The Danelaw split the present county into a Viking north and a Saxon south. This is quite plainly heard, with people in the south speaking more like people from Oxfordshire or Cambridgeshire and people in the north sounding more like people from Leicestershire.

===Corbyite===
Also of note is the anomalous dialect of Corbyite spoken around Corby, Kettering, and Market Harborough in the north of Northamptonshire and the south east of Leicestershire, which reflects the migration of large numbers of Scottish and Irish steelworkers to the town during the 20th century. The dialect is often compared to Glaswegian.

===Derbyshire===
Derbyshire, unlike other counties in the East Midlands, has many different accents and dialects within its boundaries. This is in part due to its borders taking in areas that are naturally "cut off" from the rest of the county by topographical borders such as that of the Peak District, as well as areas that are of considerable distance from the city of Derby and its diaspora, therefore being too far away to be of any influence both linguistically and culturally. This means that dialects in other parts of Derbyshire have more influence from neighbouring counties and cities, especially with the northern parts of the county lying in close proximity to both North West England and Yorkshire.

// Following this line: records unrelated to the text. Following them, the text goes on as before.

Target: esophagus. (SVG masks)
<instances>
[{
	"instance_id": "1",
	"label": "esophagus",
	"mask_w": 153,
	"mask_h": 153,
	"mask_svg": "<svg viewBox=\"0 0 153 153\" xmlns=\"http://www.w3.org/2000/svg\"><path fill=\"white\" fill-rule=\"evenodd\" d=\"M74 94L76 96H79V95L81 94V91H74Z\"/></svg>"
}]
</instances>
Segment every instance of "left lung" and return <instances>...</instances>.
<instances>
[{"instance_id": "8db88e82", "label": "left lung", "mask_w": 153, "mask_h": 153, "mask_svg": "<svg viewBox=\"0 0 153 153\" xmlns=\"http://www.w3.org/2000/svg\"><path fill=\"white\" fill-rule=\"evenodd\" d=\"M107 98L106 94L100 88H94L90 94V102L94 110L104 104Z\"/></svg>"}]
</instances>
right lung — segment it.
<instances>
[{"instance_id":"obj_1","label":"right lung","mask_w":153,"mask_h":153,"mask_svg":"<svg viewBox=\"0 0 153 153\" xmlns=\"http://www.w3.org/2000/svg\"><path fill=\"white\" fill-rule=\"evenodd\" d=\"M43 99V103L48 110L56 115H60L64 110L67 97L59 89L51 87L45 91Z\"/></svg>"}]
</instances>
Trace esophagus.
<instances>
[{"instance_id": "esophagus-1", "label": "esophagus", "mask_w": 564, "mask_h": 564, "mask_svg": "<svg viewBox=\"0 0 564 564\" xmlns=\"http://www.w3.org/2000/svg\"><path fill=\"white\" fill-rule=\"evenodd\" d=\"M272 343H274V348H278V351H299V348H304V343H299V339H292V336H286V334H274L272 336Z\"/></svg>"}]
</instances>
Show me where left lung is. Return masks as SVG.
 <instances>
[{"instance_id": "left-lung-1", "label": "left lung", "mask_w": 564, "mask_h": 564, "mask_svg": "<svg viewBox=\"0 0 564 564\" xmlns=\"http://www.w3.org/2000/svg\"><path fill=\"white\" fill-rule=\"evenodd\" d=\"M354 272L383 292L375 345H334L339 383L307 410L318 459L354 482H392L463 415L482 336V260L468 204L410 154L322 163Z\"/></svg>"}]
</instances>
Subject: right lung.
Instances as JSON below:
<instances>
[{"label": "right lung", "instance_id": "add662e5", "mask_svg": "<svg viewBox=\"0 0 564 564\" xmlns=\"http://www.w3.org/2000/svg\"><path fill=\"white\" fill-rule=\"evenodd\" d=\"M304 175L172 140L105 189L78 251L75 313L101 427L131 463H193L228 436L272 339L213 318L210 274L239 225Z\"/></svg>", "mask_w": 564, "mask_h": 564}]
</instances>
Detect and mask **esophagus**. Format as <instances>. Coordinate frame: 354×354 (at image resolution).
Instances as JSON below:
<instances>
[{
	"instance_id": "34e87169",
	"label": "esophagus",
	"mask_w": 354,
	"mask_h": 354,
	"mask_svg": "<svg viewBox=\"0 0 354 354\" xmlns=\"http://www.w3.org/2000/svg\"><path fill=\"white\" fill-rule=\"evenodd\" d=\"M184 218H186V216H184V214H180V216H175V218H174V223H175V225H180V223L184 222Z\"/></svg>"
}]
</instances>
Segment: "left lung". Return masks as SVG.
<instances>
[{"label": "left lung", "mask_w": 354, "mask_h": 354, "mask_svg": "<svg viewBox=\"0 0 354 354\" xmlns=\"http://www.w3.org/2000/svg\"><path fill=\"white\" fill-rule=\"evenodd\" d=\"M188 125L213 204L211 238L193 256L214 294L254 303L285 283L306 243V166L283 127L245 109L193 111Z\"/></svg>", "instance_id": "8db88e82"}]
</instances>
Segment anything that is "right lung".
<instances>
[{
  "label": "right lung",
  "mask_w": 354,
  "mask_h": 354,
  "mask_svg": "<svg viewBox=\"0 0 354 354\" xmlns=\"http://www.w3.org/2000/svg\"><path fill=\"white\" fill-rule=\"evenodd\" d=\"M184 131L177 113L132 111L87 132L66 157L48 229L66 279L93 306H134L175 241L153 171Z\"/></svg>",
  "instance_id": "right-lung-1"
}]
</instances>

The city of Derby, as well as boroughs in the vicinity of the city such as Amber Valley and Erewash, share a common Derby dialect, which sounds largely similar to other East Midlands cities and counties. In addition, the town of Burton upon Trent, in Staffordshire, has an accent that is more identifiable as an East Midlands accent. This is largely due to the town's location near the borders with Derbyshire and Leicestershire, as well as the A38 providing commuter links to and from the East Midlands.

However, as previously mentioned, many other areas within the boundaries of Derbyshire have accents influenced by neighbouring counties and cities. For example, the dialect of Glossop, Hadfield and Gamesley in the Borough of High Peak is largely similar to the Manchester dialect due to being less than a mile in places from the border with Greater Manchester; while that of the Hope Valley, North East Derbyshire, Chesterfield and Bolsover share commonalities with the South Yorkshire dialect owing to their proximity to Sheffield. In addition, the dialect of Buxton and parts of the Derbyshire Dales echoes that of the nearby areas of Stoke-on-Trent, East Cheshire and the Staffordshire Moorlands.

The dialect of Coalville in Leicestershire is said to resemble that of Derby because many of the Coalville miners came from there. Coalville's name is still almost exclusive pronounced as "Co-ville" by its inhabitants. Neighbouring pit villages such as Whitwick ("Whittick") share the Coalville inflection as a result of the same huge influx of Derbyshire miners.

===Lincolnshire and East Lincolnshire===
Lincolnshire has long been an economically relatively homogeneous, less industrial more heavily agricultural county and is in part naturally separated by the River Trent divorcing its largest market town, Gainsborough, Torksey and the City of Lincoln from Nottinghamshire. East of the Lincolnshire Wolds, in the southern part of the county, the Lincolnshire dialect is closely linked to The Fens and East Anglia where East Anglian English is spoken, and, in the northern areas of the county, the local speech has characteristics in common with the speech of the East Riding of Yorkshire. This is largely due to the fact that the majority of the land area of Lincolnshire was surrounded by sea, the Humber, marshland, and the Wolds; these geographical circumstances permitted little linguistic interference from the East Midlands dialects until the nineteenth century when canal and rail routes penetrated the eastern heartland of the country.

===Nottinghamshire===
Minor variations still endure between Nottinghamshire and Derbyshire. Though all native speakers sound similar, there are noticeable differences between the accents of residents of, for example, Nottingham and Derby, or Mansfield and Bolsover which is pronounced locally as /boʊzə/.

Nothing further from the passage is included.